Data supplied
Segment Open
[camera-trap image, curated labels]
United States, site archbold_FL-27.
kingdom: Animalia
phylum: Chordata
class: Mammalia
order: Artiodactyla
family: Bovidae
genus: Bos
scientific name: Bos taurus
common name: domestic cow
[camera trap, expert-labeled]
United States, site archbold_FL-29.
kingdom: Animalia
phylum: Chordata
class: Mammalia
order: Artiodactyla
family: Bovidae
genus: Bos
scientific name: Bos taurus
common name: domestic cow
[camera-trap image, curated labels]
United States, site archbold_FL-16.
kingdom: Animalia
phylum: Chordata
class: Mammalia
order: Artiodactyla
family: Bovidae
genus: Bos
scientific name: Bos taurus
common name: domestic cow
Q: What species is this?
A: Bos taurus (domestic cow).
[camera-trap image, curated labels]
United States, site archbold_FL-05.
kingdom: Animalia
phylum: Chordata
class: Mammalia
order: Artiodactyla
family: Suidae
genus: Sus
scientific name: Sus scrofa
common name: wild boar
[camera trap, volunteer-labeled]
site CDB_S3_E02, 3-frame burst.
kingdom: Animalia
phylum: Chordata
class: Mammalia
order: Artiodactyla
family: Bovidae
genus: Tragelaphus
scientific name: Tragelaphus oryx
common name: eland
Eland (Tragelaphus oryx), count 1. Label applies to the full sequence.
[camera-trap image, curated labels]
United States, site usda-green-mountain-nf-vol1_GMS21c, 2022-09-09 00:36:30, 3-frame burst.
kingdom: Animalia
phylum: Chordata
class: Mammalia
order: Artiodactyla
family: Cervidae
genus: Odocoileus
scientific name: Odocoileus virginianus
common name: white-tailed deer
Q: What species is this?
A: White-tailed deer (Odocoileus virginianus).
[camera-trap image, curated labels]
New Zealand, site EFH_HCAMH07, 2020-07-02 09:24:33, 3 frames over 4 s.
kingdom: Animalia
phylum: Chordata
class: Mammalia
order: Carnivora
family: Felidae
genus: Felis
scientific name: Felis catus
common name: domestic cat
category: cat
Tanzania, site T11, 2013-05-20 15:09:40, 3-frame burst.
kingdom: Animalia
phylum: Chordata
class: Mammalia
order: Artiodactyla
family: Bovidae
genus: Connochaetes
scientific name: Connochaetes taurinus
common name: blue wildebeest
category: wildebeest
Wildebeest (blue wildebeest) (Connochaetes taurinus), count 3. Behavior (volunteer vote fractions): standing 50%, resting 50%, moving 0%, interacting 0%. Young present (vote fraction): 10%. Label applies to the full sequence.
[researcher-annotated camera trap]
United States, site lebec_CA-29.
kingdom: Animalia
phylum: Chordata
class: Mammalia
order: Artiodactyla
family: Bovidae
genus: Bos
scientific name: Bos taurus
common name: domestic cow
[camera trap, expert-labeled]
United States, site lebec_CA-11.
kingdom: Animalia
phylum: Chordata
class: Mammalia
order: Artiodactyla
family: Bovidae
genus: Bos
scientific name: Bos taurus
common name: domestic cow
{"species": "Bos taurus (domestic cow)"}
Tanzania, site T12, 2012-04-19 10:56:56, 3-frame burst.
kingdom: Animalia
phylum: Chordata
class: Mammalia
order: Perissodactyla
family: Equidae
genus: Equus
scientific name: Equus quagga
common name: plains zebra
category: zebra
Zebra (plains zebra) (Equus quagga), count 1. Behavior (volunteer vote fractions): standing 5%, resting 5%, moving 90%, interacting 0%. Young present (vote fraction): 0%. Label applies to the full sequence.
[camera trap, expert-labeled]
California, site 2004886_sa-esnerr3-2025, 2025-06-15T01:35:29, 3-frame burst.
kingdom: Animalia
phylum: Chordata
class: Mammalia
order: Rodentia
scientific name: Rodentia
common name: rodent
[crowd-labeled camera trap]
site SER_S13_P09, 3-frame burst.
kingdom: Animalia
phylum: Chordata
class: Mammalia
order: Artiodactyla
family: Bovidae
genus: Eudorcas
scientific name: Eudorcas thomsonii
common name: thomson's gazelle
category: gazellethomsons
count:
Segment Closed
Produce a precise copy of all the material above.

[camera-trap image, curated labels]
United States, site archbold_FL-27.
kingdom: Animalia
phylum: Chordata
class: Mammalia
order: Artiodactyla
family: Bovidae
genus: Bos
scientific name: Bos taurus
common name: domestic cow
[camera trap, expert-labeled]
United States, site archbold_FL-29.
kingdom: Animalia
phylum: Chordata
class: Mammalia
order: Artiodactyla
family: Bovidae
genus: Bos
scientific name: Bos taurus
common name: domestic cow
[camera-trap image, curated labels]
United States, site archbold_FL-16.
kingdom: Animalia
phylum: Chordata
class: Mammalia
order: Artiodactyla
family: Bovidae
genus: Bos
scientific name: Bos taurus
common name: domestic cow
Q: What species is this?
A: Bos taurus (domestic cow).
[camera-trap image, curated labels]
United States, site archbold_FL-05.
kingdom: Animalia
phylum: Chordata
class: Mammalia
order: Artiodactyla
family: Suidae
genus: Sus
scientific name: Sus scrofa
common name: wild boar
[camera trap, volunteer-labeled]
site CDB_S3_E02, 3-frame burst.
kingdom: Animalia
phylum: Chordata
class: Mammalia
order: Artiodactyla
family: Bovidae
genus: Tragelaphus
scientific name: Tragelaphus oryx
common name: eland
Eland (Tragelaphus oryx), count 1. Label applies to the full sequence.
[camera-trap image, curated labels]
United States, site usda-green-mountain-nf-vol1_GMS21c, 2022-09-09 00:36:30, 3-frame burst.
kingdom: Animalia
phylum: Chordata
class: Mammalia
order: Artiodactyla
family: Cervidae
genus: Odocoileus
scientific name: Odocoileus virginianus
common name: white-tailed deer
Q: What species is this?
A: White-tailed deer (Odocoileus virginianus).
[camera-trap image, curated labels]
New Zealand, site EFH_HCAMH07, 2020-07-02 09:24:33, 3 frames over 4 s.
kingdom: Animalia
phylum: Chordata
class: Mammalia
order: Carnivora
family: Felidae
genus: Felis
scientific name: Felis catus
common name: domestic cat
category: cat
Tanzania, site T11, 2013-05-20 15:09:40, 3-frame burst.
kingdom: Animalia
phylum: Chordata
class: Mammalia
order: Artiodactyla
family: Bovidae
genus: Connochaetes
scientific name: Connochaetes taurinus
common name: blue wildebeest
category: wildebeest
Wildebeest (blue wildebeest) (Connochaetes taurinus), count 3. Behavior (volunteer vote fractions): standing 50%, resting 50%, moving 0%, interacting 0%. Young present (vote fraction): 10%. Label applies to the full sequence.
[researcher-annotated camera trap]
United States, site lebec_CA-29.
kingdom: Animalia
phylum: Chordata
class: Mammalia
order: Artiodactyla
family: Bovidae
genus: Bos
scientific name: Bos taurus
common name: domestic cow
[camera trap, expert-labeled]
United States, site lebec_CA-11.
kingdom: Animalia
phylum: Chordata
class: Mammalia
order: Artiodactyla
family: Bovidae
genus: Bos
scientific name: Bos taurus
common name: domestic cow
{"species": "Bos taurus (domestic cow)"}
Tanzania, site T12, 2012-04-19 10:56:56, 3-frame burst.
kingdom: Animalia
phylum: Chordata
class: Mammalia
order: Perissodactyla
family: Equidae
genus: Equus
scientific name: Equus quagga
common name: plains zebra
category: zebra
Zebra (plains zebra) (Equus quagga), count 1. Behavior (volunteer vote fractions): standing 5%, resting 5%, moving 90%, interacting 0%. Young present (vote fraction): 0%. Label applies to the full sequence.
[camera trap, expert-labeled]
California, site 2004886_sa-esnerr3-2025, 2025-06-15T01:35:29, 3-frame burst.
kingdom: Animalia
phylum: Chordata
class: Mammalia
order: Rodentia
scientific name: Rodentia
common name: rodent
[crowd-labeled camera trap]
site SER_S13_P09, 3-frame burst.
kingdom: Animalia
phylum: Chordata
class: Mammalia
order: Artiodactyla
family: Bovidae
genus: Eudorcas
scientific name: Eudorcas thomsonii
common name: thomson's gazelle
category: gazellethomsons
count:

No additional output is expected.